__Exercise task 1__:
Reproduce the passage of the rotating-Earth text starting with "Step 2: Express" and going on through "at the equator).".

__Source__:
═══

Step 2: Express the effective weight on a rotating Earth
When the person stands at the equator of a rotating Earth, the centripetal force required for circular motion is provided by a portion of the gravitational force. Hence, the effective weight $W^\prime$ is given by
$W^\prime = mg^\prime = mg - m\omega^2 R$,
where $\omega$ is the angular speed of Earth’s rotation, and $R$ is the Earth’s radius (cosine term simplifies to 1 because $\theta = 0^\circ$ at the equator).

═══

__Exercise task 2__:
Rewrite the records starting with the line with "How far from" and going on through the last line of the records, replacing "photograph" with "image" and leaving everything else unchanged.

(Spatial data with images)
═══

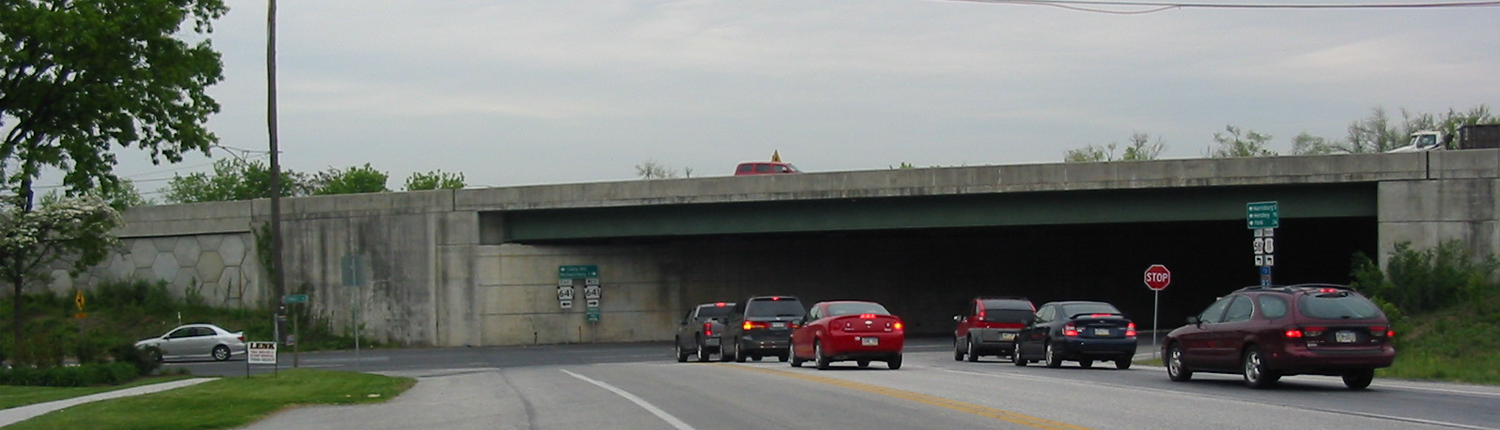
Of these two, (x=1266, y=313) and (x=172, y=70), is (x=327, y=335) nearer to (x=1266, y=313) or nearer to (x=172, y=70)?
(x=172, y=70)

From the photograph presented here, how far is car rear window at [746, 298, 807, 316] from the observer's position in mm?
34031

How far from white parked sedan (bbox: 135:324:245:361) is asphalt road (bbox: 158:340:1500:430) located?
22.0 m

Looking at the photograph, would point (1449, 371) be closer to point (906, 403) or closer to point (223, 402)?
point (906, 403)

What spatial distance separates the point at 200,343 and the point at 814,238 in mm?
23314

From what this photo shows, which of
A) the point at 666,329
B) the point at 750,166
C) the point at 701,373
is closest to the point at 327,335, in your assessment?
the point at 666,329

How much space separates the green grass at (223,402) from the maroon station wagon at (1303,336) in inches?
496

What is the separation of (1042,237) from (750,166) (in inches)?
518

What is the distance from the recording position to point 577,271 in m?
53.5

═══

__Expected output 1__:
Step 2: Express the effective weight on a rotating Earth
When the person stands at the equator of a rotating Earth, the centripetal force required for circular motion is provided by a portion of the gravitational force. Hence, the effective weight $W^\prime$ is given by
$W^\prime = mg^\prime = mg - m\omega^2 R$,
where $\omega$ is the angular speed of Earth’s rotation, and $R$ is the Earth’s radius (cosine term simplifies to 1 because $\theta = 0^\circ$ at the equator).

__Expected output 2__:
How far from white parked sedan (bbox: 135:324:245:361) is asphalt road (bbox: 158:340:1500:430) located?
22.0 m

Looking at the image, would point (1449, 371) be closer to point (906, 403) or closer to point (223, 402)?
point (906, 403)

What spatial distance separates the point at 200,343 and the point at 814,238 in mm?
23314

From what this photo shows, which of
A) the point at 666,329
B) the point at 750,166
C) the point at 701,373
is closest to the point at 327,335, in your assessment?
the point at 666,329

How much space separates the green grass at (223,402) from the maroon station wagon at (1303,336) in inches?
496

What is the separation of (1042,237) from (750,166) (in inches)?
518

What is the distance from the recording position to point 577,271 in m?
53.5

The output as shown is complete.